Rule-based rewrites are the deterministic half of the optimiser. They turn whatever the parser hands them into a canonical, pushed-down, pruned tree that commits to no particular join order. What rule-based leaves open is exactly the interesting question — given several equivalent trees, which one runs fastest on your actual data?

That needs three things the next chapters build:

• Statistics — histograms, most-common-value lists, n_distinct per column, correlations. The raw inputs to cardinality estimation.
• Cardinality estimation — given a subtree and the statistics on its leaf tables, predict how many rows it produces.
• Cost-based plan enumeration — with cardinality estimates in hand, assign each plan a cost (in page I/O, CPU comparisons, network bytes) and pick the minimum. This is System R's dynamic programming algorithm (Selinger 1979), generalised to bushy plans and index-nested-loop alternatives.

The physical plan choice — nested-loop vs hash vs sort-merge, index scan vs sequential, hash agg vs sort agg — is also cost-based. The rule-based layer produces a logical plan (operators, order, predicates); the cost-based layer picks the physical implementation of each operator.

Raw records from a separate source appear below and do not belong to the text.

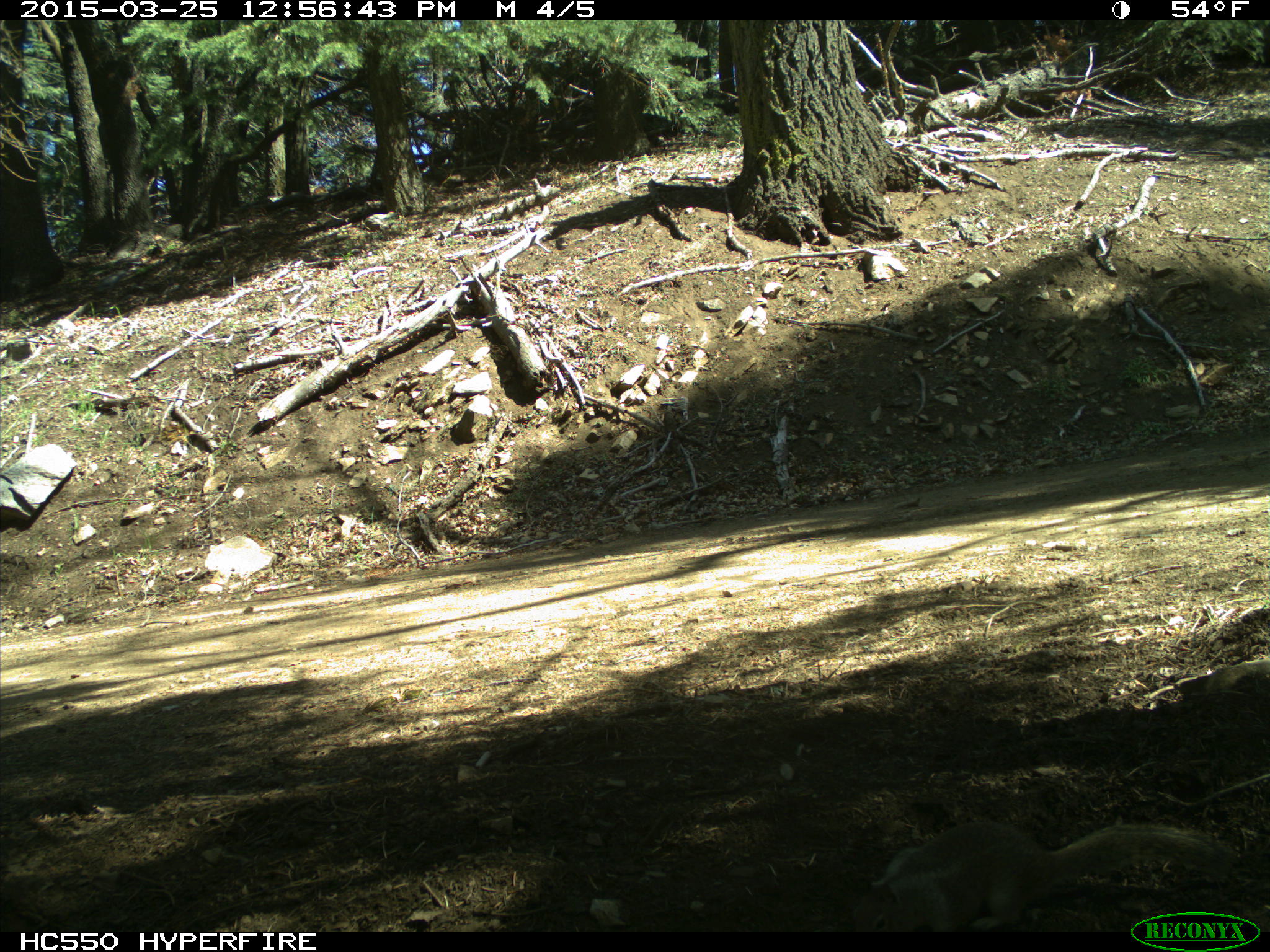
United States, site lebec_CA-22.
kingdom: Animalia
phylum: Chordata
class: Mammalia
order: Rodentia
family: Sciuridae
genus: Otospermophilus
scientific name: Otospermophilus beecheyi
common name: california ground squirrel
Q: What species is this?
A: Otospermophilus beecheyi (california ground squirrel).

Everything you saw in the previous chapters — nested-loop join, hash join, sort-merge join, the iterator model — fits into that picture as "physical operators the cost-based layer chooses among." Rule-based rewrites pick which subtree goes into them; cost-based optimisation picks which operator runs each subtree. Together they produce the plan you see in EXPLAIN ANALYZE.

References

1. Selinger, Astrahan, Chamberlin, Lorie, Price, Access Path Selection in a Relational Database Management System, SIGMOD 1979 — the System R paper that defined the rule-based plus cost-based architecture every modern optimiser still uses. Section 3 describes the predicate-pushdown rule; sections 4–5 are cost-based join enumeration.
2. Graefe, Query Evaluation Techniques for Large Databases, ACM Computing Surveys 25(2), 1993 — the canonical survey. Chapter 3 on rule-based transformations is still the best reference for the taxonomy of rewrites.
3. Armbrust, Xin, Lian, Huai, Liu, Bradley, Meng, Kaftan, Franklin, Ghodsi, Zaharia, Spark SQL: Relational Data Processing in Spark, SIGMOD 2015 — describes Catalyst's rule framework and shows the Rule[LogicalPlan] abstraction used in the Going Deeper section.
4. Begoli, Camacho-Rodríguez, Hyde, Mior, Lemire, Apache Calcite: A Foundational Framework for Optimized Query Processing Over Heterogeneous Data Sources, SIGMOD 2018 — the Calcite paper, covering HepPlanner (rule-based) and VolcanoPlanner (cost-based) side by side.
5. PostgreSQL source tree, src/backend/optimizer/prep/prepjointree.c — the production predicate-pushdown implementation, including outer-join reduction and subquery unnesting. Long but clean; the comments are half the reading.
6. Neumann and Kemper, Unnesting Arbitrary Queries, BTW 2015 — the modern reference for subquery unnesting, generalising the classical EXISTS→semi-join rewrite to arbitrary correlated subqueries.